The White man over-ran the Aboriginal Indigenous people with poor white trash that he turned into “Indians.”  Now, Indians don’t have any land, and the White man is still trying to buy time, scheming to put the insoluble problems, dilemmas, and quandaries that he has created through his greed onto the next generation.  The policy-makers are trying to keep enough Indians to hide the genocide for another few years, and hoping that nobody will notice that the White immigrants do not have valid land title, nor eminent domain, on this Continent.

How many times has the U.S. Congress issued Sovereignty to their Indians?  At the Treaties, Indians, who did not have Aboriginal Indigenous Sovereignty, gave up French Sovereignty or whatever it was.  Conveniently, these Indians got their Sovereignty back, under Trust, just in time to give it up when they signed the Indian gaming agreements.  Somehow, the in-group Indians just got another dose of Sovereignty from the Indian-givers in Congress, so now they’re discriminating, sexually harassing, and breaking labor laws in the Indian Casinos.  Indian Sovereignty is a legendary invention of the U.S. Government, and members of Congress doesn’t have to follow the laws they write themselves (for example, Senator Packwood and B.I.A. Regional Indian Leader Barlow).  The so-called Indian Sovereignty created by the U.S. Congress does not have jurisdiction over either Aboriginal Indigenous People, nor Whites.   Another word for Indian Sovereignty, is apartheid.

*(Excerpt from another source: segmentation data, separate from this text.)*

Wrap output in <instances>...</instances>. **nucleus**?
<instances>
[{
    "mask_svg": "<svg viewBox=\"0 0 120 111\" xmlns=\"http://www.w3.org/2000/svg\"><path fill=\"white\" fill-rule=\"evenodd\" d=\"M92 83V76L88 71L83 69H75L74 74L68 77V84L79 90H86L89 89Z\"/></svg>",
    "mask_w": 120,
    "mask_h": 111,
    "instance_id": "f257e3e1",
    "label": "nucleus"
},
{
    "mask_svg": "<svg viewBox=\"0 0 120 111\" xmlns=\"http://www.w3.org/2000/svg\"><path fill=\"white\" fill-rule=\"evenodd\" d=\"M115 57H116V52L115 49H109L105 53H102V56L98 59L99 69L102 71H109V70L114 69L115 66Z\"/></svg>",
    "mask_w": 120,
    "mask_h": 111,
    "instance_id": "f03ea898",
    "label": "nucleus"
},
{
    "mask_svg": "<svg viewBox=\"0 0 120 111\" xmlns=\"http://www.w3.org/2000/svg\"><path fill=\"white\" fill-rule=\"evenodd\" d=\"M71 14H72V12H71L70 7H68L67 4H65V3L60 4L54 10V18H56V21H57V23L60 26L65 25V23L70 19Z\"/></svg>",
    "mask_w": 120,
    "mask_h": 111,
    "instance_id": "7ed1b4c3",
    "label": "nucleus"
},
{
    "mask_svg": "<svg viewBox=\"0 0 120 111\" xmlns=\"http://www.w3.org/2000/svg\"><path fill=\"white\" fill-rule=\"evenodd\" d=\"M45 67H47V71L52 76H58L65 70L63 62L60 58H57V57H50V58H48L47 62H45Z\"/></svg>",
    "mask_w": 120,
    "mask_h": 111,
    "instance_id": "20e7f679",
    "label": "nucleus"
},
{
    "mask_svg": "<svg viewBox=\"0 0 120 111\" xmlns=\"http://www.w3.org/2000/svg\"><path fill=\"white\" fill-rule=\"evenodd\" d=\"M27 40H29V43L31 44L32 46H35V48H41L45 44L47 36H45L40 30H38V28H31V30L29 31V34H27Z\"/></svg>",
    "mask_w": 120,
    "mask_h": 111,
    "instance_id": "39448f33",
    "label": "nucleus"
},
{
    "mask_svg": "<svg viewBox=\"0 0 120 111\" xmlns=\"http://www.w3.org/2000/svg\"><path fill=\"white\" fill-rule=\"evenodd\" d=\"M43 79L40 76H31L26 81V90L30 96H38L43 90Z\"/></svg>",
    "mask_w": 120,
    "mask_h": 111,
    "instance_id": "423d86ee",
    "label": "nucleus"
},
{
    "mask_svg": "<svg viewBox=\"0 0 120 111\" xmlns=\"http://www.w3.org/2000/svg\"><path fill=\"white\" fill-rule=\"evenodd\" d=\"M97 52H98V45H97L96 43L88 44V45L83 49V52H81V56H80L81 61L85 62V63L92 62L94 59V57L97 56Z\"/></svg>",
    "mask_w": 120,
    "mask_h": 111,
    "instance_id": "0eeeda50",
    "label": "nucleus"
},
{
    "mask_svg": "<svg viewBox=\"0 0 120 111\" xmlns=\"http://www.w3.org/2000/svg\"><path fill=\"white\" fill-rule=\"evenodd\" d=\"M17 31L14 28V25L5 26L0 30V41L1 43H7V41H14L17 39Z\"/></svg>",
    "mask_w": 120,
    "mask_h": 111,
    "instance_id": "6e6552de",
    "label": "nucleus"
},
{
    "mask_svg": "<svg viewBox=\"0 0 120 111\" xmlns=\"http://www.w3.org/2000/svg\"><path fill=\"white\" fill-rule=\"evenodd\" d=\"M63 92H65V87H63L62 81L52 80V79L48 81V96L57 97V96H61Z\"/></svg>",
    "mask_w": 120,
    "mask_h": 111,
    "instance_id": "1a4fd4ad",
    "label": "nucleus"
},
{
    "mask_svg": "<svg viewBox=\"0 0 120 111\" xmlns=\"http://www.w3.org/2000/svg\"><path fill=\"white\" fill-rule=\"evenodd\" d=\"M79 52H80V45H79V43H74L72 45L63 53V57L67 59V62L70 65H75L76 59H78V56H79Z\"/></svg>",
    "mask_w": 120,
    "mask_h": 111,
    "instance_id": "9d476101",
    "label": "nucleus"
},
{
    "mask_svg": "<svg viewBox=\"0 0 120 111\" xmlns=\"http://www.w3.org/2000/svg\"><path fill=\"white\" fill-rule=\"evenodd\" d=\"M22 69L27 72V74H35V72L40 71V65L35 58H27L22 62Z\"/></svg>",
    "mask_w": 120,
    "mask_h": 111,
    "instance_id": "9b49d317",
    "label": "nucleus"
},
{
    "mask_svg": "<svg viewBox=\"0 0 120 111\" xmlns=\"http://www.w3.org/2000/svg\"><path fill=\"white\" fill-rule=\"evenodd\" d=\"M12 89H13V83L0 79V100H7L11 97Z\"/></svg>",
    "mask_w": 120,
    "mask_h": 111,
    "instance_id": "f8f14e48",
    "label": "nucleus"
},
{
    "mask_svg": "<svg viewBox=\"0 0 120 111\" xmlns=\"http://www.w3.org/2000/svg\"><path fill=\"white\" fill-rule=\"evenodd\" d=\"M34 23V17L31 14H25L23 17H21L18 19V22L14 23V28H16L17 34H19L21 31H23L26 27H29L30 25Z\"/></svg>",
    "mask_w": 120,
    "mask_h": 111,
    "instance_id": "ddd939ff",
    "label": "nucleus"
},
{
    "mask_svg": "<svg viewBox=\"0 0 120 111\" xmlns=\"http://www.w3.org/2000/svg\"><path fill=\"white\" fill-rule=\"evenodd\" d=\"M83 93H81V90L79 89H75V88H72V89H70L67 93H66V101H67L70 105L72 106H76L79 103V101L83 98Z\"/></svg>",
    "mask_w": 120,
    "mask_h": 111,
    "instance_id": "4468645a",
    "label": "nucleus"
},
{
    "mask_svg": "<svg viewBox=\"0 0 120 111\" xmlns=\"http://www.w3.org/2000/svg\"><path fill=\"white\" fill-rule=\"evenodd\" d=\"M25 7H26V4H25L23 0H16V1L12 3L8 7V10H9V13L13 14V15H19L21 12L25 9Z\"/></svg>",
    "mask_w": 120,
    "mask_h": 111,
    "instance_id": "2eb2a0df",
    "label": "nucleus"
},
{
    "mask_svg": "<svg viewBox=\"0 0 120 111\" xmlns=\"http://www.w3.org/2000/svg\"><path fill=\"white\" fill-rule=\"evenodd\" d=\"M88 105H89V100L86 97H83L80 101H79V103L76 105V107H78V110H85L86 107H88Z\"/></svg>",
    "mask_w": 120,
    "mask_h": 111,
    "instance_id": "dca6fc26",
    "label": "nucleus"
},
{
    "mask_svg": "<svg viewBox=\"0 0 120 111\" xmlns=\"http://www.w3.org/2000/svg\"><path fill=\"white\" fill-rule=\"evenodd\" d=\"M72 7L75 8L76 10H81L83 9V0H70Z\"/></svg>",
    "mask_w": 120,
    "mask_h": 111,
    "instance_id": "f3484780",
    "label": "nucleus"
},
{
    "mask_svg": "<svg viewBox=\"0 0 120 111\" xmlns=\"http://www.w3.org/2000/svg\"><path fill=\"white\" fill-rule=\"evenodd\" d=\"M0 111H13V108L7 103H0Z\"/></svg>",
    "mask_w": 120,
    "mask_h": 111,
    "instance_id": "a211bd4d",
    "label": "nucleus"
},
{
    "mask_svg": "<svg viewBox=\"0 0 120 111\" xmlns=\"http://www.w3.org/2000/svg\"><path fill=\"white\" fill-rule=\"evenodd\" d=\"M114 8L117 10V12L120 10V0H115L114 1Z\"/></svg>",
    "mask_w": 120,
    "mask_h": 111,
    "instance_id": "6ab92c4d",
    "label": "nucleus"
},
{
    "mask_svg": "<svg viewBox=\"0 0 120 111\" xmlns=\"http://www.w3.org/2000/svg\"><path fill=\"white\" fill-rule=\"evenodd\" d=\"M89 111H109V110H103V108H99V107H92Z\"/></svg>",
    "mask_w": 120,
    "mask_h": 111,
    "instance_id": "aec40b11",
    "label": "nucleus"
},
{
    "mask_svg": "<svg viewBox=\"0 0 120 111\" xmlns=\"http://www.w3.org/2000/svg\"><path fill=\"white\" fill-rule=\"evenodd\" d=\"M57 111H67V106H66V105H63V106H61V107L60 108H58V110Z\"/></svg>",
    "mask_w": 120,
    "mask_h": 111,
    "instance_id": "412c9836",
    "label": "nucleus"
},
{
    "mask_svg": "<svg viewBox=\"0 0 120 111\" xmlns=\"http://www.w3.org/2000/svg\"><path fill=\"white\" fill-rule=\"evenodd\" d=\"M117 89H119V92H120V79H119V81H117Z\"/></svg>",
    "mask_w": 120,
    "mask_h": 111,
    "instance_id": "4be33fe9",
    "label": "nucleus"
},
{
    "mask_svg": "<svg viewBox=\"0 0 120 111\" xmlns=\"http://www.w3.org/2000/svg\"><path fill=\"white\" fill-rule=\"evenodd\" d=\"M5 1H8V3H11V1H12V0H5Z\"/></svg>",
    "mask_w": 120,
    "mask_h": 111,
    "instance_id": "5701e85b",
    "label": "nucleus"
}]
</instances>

The American English language, and its embedded Euro-American culture, are designed to insulate the people who are stealing the most, from responsibility for their actions.  Why should the mostly White casino employees, who are complaining about unfair labor practices, be surprised?  How can you expect gambling, which is designed to steal a certain percentage of the patron’s money, to be honest?  If people are looking for a scapegoat for “Indian gaming,” they should look at the Department of the Interior, which created this crooked mess using my stolen resources, and your tax dollars; they should look at the U.S. Congress, which legislated the corrupt I.R.A. infrastructure; and they should also take a look at the White stockholders of the White-managed Casino corporations.